As the camera lens is moved around, it captures different things in its field of view: different objects, backgrounds, scenes, from different positions and angles. Objects that are farther away look smaller. Objects up close look larger. This is called “perspective”.
Similarly, virtual cameras have a position and rotation in 3D space, as well as a field of view. This creates a pyramid-like shape, called a frustum. Everything inside of the frustum gets rendered into an image to be displayed on a screen or headset. Things that are out of view are not rendered.
In addition to the pointing of the camera, there are also two “clipping planes” that determine how close or far the camera can see. These are called the “far clipping plane” and the “near clipping plane”. Any objects farther than the “far clipping plane” are considered to be too far from the camera to be worth rendering. To save computational resources, the game engine will just decide not to render objects farther than the far clipping plane.

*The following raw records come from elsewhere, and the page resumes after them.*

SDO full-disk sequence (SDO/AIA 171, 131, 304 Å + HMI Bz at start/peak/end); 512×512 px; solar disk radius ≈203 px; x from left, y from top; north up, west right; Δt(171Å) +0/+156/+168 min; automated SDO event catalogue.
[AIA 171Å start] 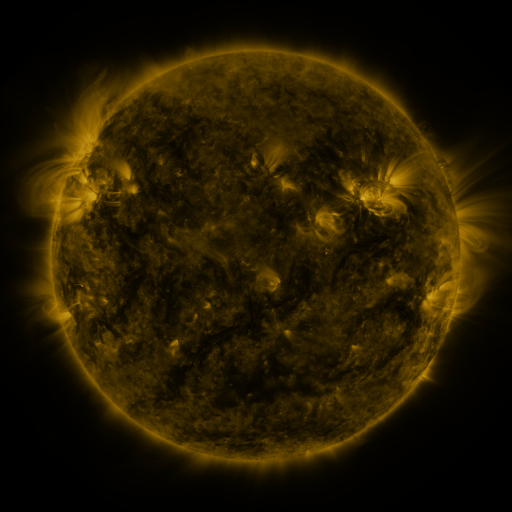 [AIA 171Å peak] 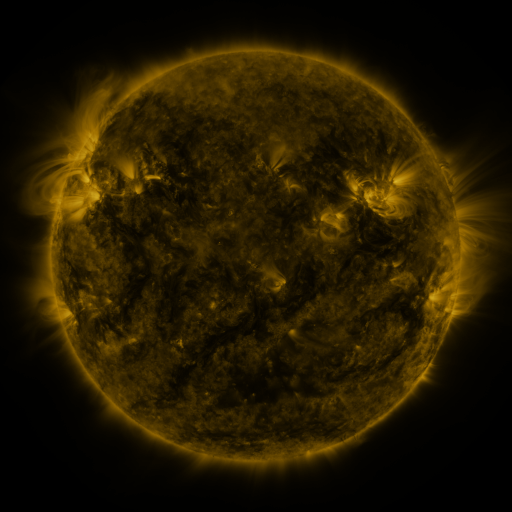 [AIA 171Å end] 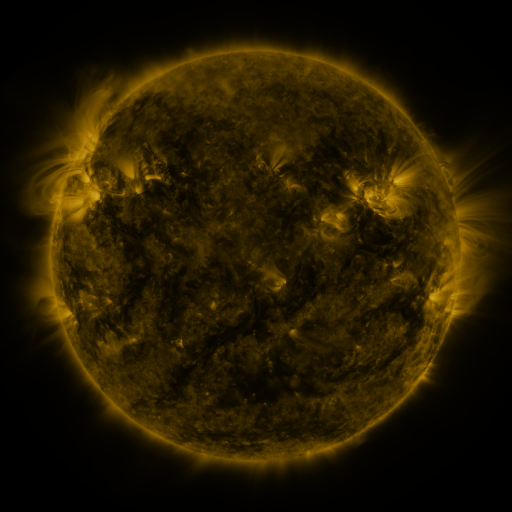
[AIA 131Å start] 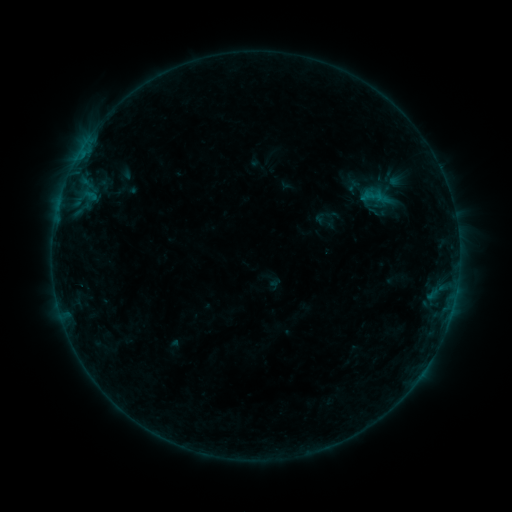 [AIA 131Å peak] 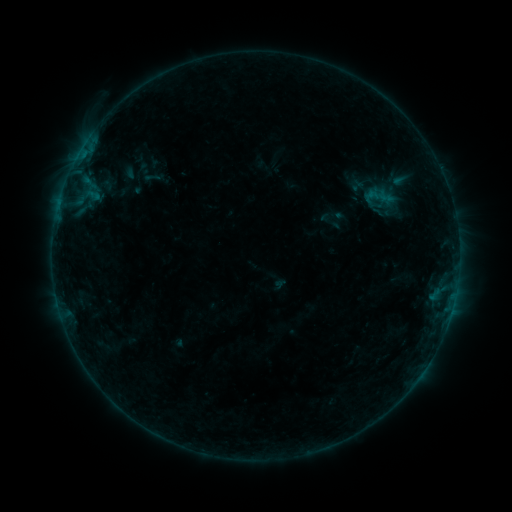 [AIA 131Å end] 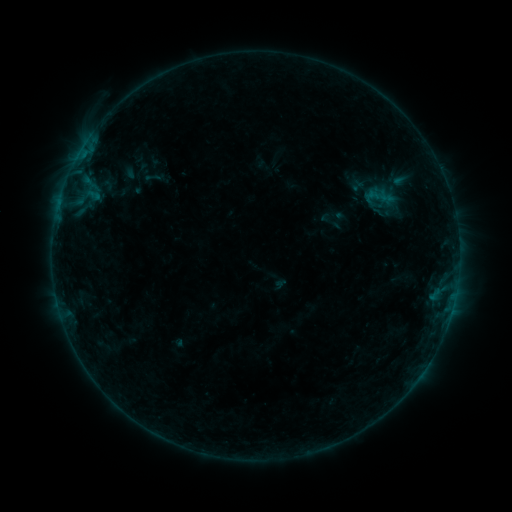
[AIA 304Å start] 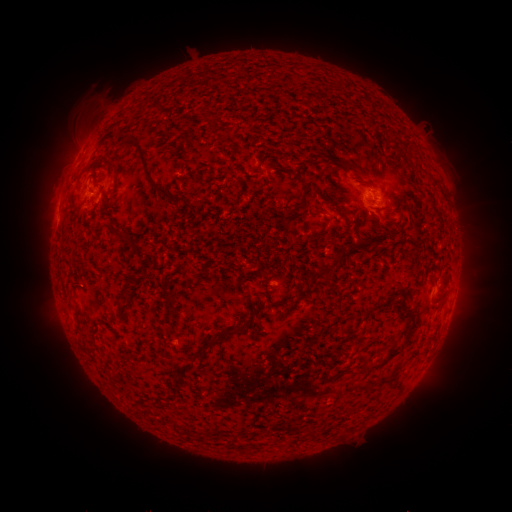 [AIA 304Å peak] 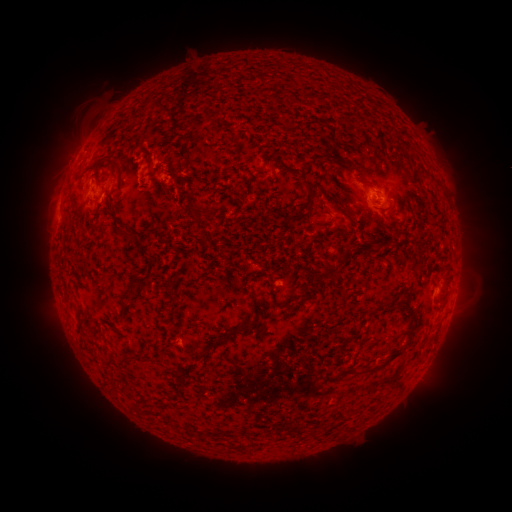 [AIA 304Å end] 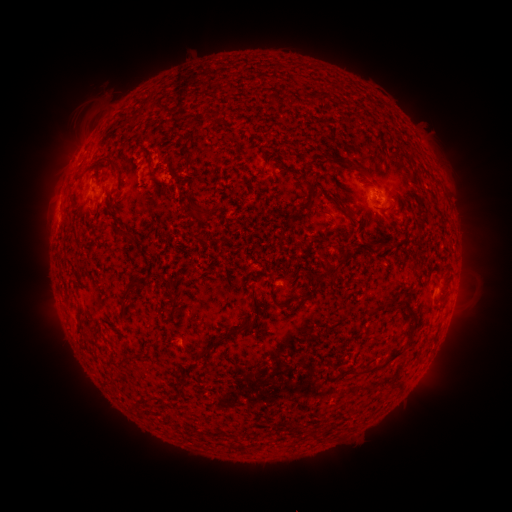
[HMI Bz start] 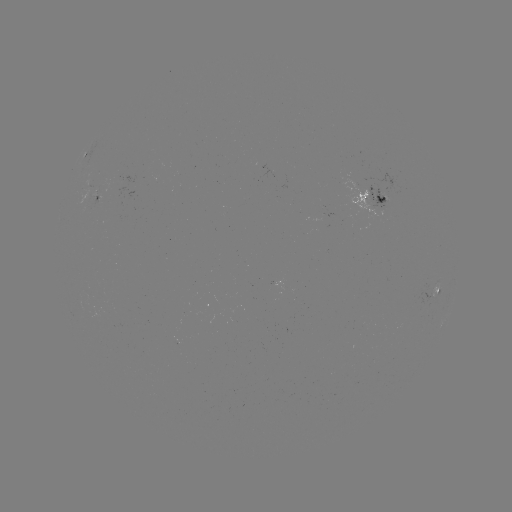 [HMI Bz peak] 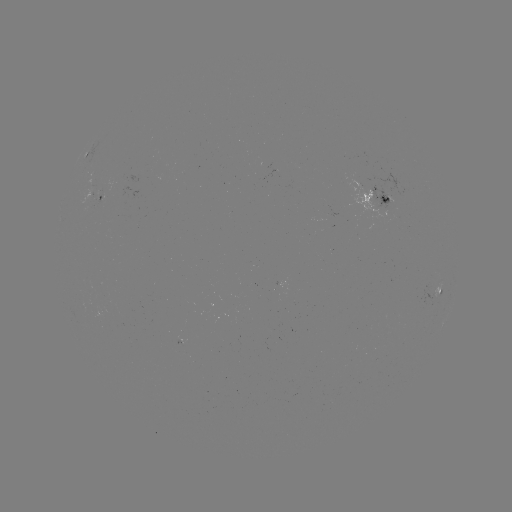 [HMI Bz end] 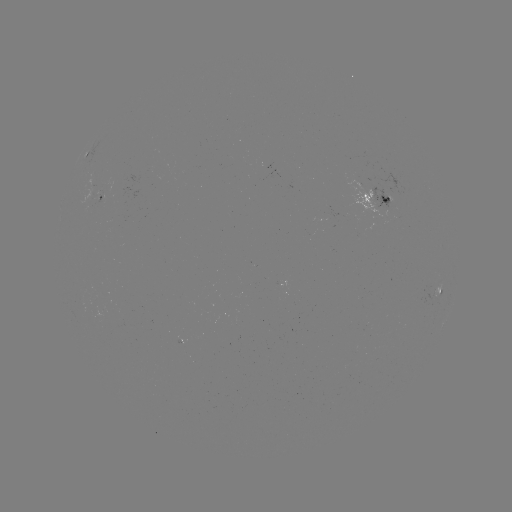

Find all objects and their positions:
emerging-flux region: (90, 207)
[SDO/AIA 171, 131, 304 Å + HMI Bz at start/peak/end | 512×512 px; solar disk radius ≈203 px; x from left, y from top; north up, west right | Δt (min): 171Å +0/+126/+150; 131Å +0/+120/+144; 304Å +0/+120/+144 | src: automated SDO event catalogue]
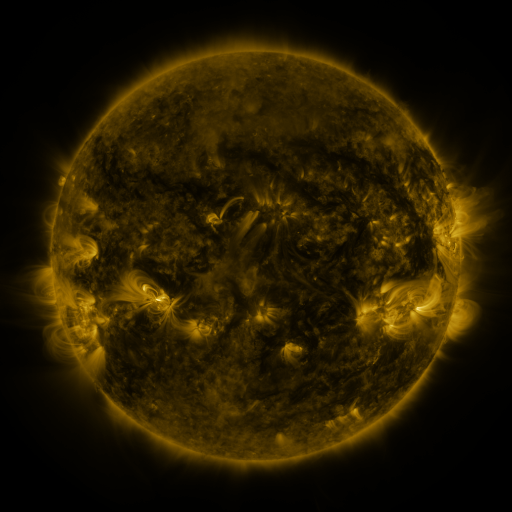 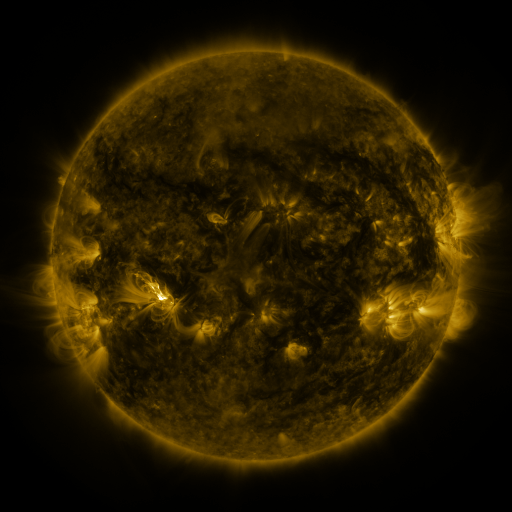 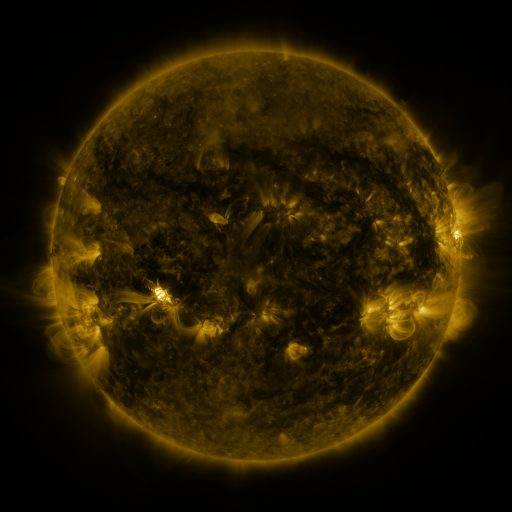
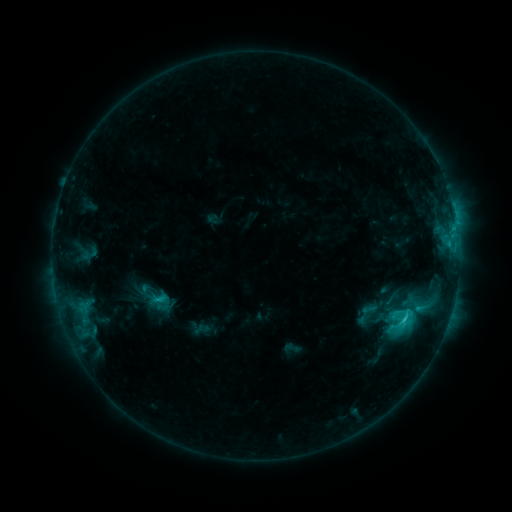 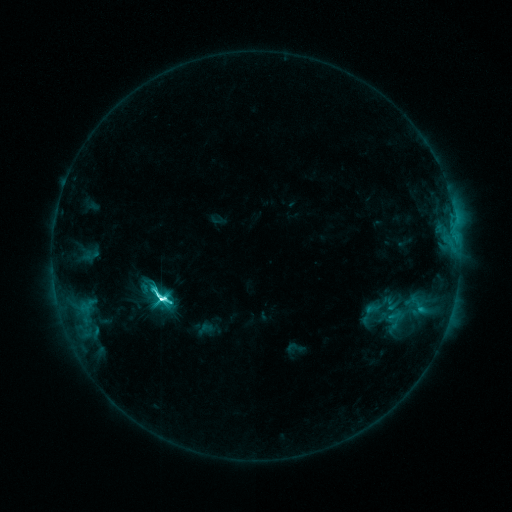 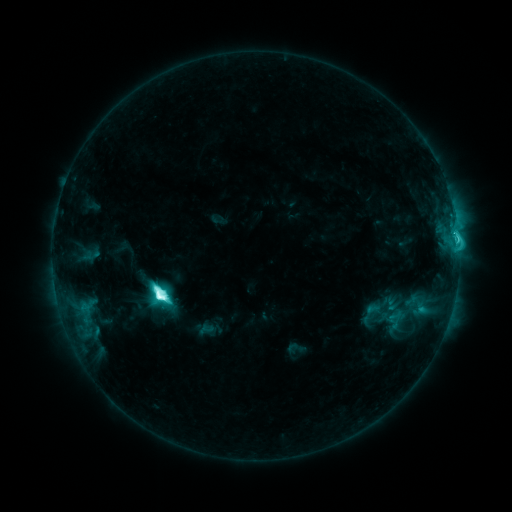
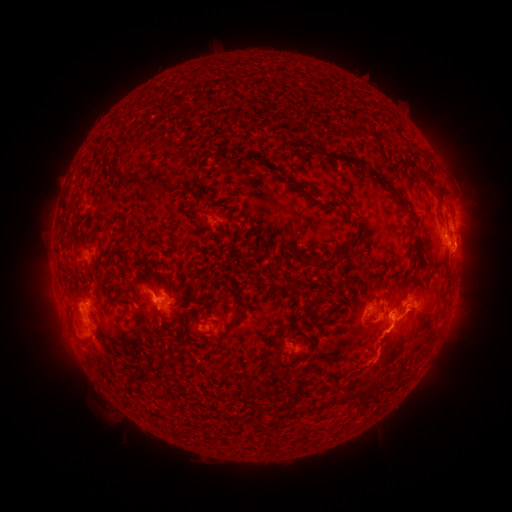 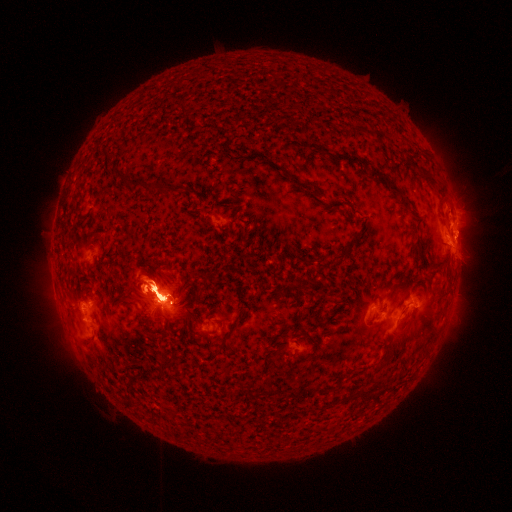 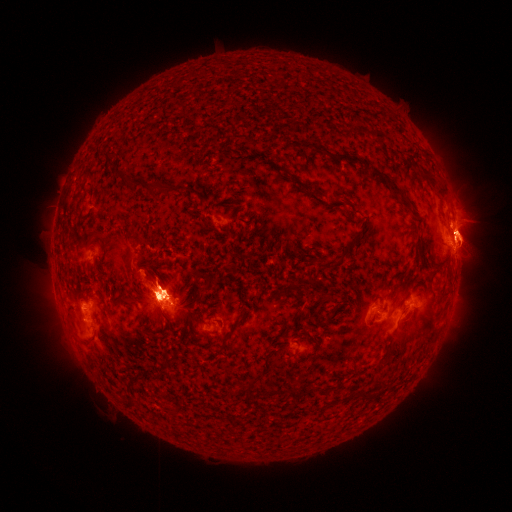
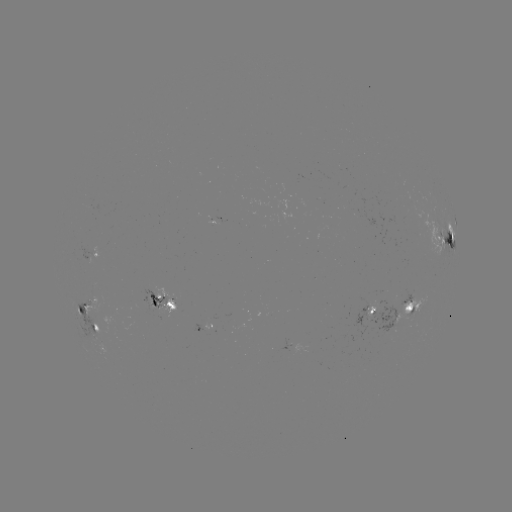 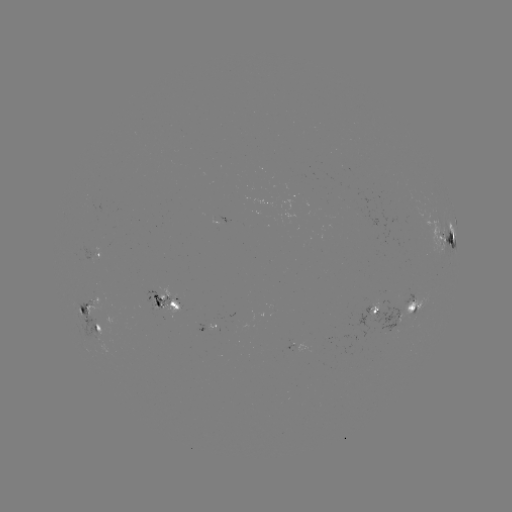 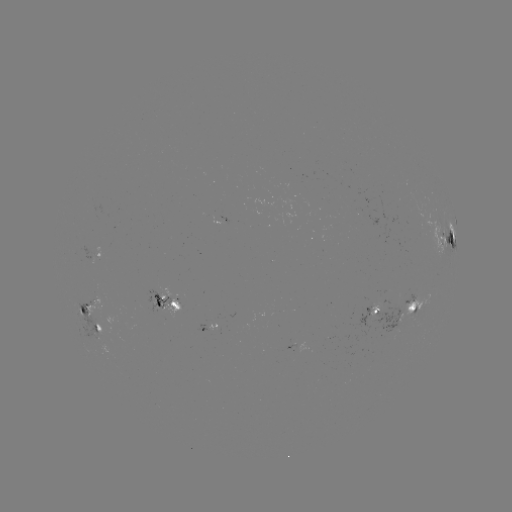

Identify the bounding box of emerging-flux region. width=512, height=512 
[368, 299, 380, 319].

Objects closer than the “near clipping plane” are also not rendered, because they may be too close to the camera and cause heavy discomfort, especially in VR.
The clipping planes, along with the position, rotation, and field of view of the camera, determine the frustum that describes the camera’s perspective. In most game engines, you’ll be able to see the frustum to see what the virtual camera will capture in the virtual scene. Everything inside of the frustum will be rendered by the graphics processing unit as the foreground. The GPU will apply all of the right materials and lighting to make your virtual scene look the way it should on its way to becoming screen pixels for your displays.
The background for the camera is usually filled in with a skybox, a flat image that wraps around the user at all angles. Just like a physical landscape fills in the backdrop for physical cameras, a virtual landscape of skies, buildings, mountains, or other faraway objects, can serve as the skybox for the virtual cameras.
By updating what the virtual camera sees and by compositing the foreground and background in real time, the virtual camera projection creates the illusion that users are moving around in 3D space, whether on desktop, in augmented reality, or in virtual reality.